Cayon Solar’s prefabricated system can can be deployed in series. Image: Canyon Solar
Australian renewable energy start-up Canyon Solar has unveiled a prefabricated solar PV shade structure for commercial carpark applications that it claims can be installed at least three times faster than traditional systems and outcompetes rooftop solar PV on a dollar-per-watt basis.
Sydney-based manufacturer Canyon Solar has launched a modular solar carport solution for commercial applications that has been specifically designed for rapid installation with company director Will Beaumont claiming the time-saving translates into a significant reduction in site labor requirements and a corresponding cost saving for clients.
“We found with the second prototype that we just finished installing in the Southern Highlands that we’re cracking three times faster installation compared with an in-situ system,” he said. “If you’re deploying it three times faster than an in-situ installation, there is quite a good labor saving in there which we are passing on to the client.
“The labor component is typically 40% of the turnkey costs of the system so it translates to about a 20% cost saving on labor.”
Canyon’s modular solar shade structure is built around individual pods, each measuring 7.5 m long and 2. 6m wide with two pods combined to create a single unit that covers three car park bays. The units can be deployed in series to give shelter to hundreds of vehicles, the manufacturer said.
Each individual pod houses six 660 W bifacial panels from Canadian Solar coupled with multi-string inverters from Sungrow but the structure is designed to easily incorporate components from other manufacturers. The waterproof system can be grid-connected, linked to storage and seamlessly integrates with electric vehicle charging hardware.
The pods and steel support structures are pre-assembled in the factory and delivered to the site where the pods are lifted into place atop the prefabricated columns and rafters. Final electrical connections are completed before the system is commissioned.
“Basically 80% of the work is done before arriving at the site,” Beaumont said. “All the modules on the pods are already installed, they’re wired, the waterproofing system is actually incorporated into the module mounting system so that is already done as well.

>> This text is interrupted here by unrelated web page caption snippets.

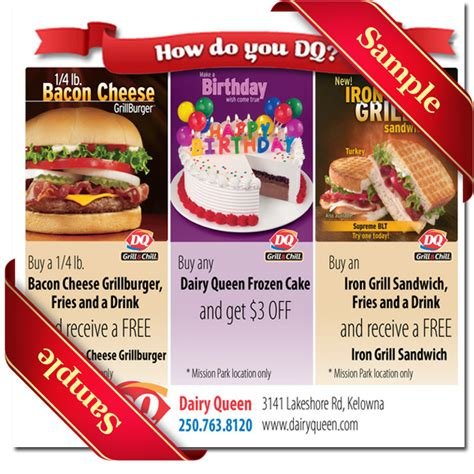 05236 Dairy Coupons Canada Printable by Blizzard Cake Coupon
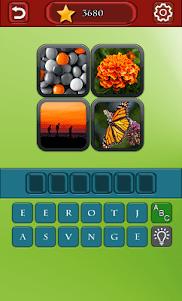 4 pics 1 word - photo game 1.0.0 screenshot 2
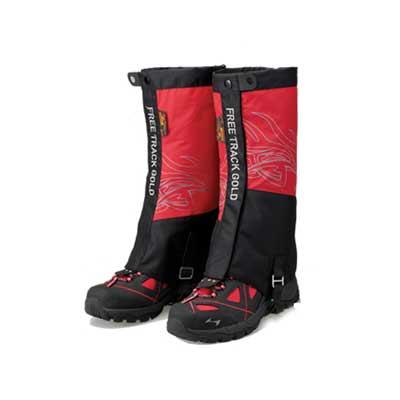 코베아 프리트랙Ⅱ 골드 스패츠 KM8EI0102/등산/겨울산행/눈/보호대/눈길/산행/캠핑/3레이어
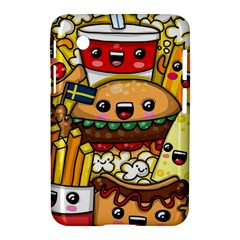 Cute Food Wallpaper Picture Samsung Galaxy Tab 2 (7 ) P3100 Hardshell Case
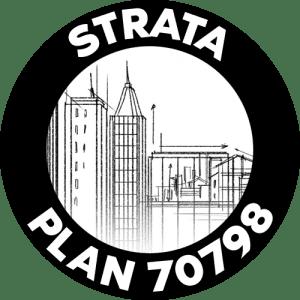 strata-plan-70798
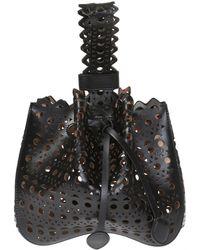 Alaïa - Bucket Hand Bag - Lyst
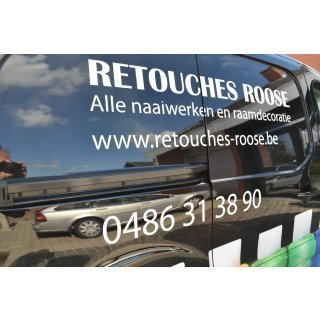 Retouches Roose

“The idea is when you go to install it, all you’re doing is erecting the columns and the rafters are attached to that. You are then basically just using a forklift or a telehandler to lift the pods into place and finishing off the final connections.”
Beaumont, who established Canyon Solar after time spent with C&I solar heavyweight Solgen Energy, said the modular shade structures provide a cost-effective alternative to traditional cloth or membrane-based shade structures and rooftop solar PV installs.

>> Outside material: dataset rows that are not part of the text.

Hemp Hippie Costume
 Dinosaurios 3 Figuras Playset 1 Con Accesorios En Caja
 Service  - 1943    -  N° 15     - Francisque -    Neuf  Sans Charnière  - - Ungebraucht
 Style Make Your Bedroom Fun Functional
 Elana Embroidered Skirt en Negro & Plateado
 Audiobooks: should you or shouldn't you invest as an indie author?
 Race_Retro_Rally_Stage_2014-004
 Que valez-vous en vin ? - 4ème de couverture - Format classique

“If you’re trying to sell solar just on solar, carport systems don’t make sense because there’s a lot of extra costs in terms of the foundations, the support structure, all those components,” he said. “But when you look at what a traditional shade cloth costs and what rooftop solar PV costs, which is usually AUD 1.20 ($0.82) per W, when you combine those two budgets, our solar shade structure actually costs less.
“When you subtract what a normal shade structure will cost, our effective solar cost is usually between AUD 1.10 and AUD 1.20 per W. If you are already considering putting shade in the car park, solar shade is actually better than rooftop solar in many cases. And that is from a dollar-per-watt perspective.”
Canyon Solar is yet to secure its first commercial project but Beaumont said the company is in negotiations with “a number of shopping centers and universities” with the first of the installations expected to be completed before the end of the year.
“I’m very optimistic that modular solar shade structures will become a big part of the future solar industry,” he said. “We’ve now hit the point where it is commercially better to install a solar shade structure than a traditional membrane-based shade cloth in most commercial carparks.”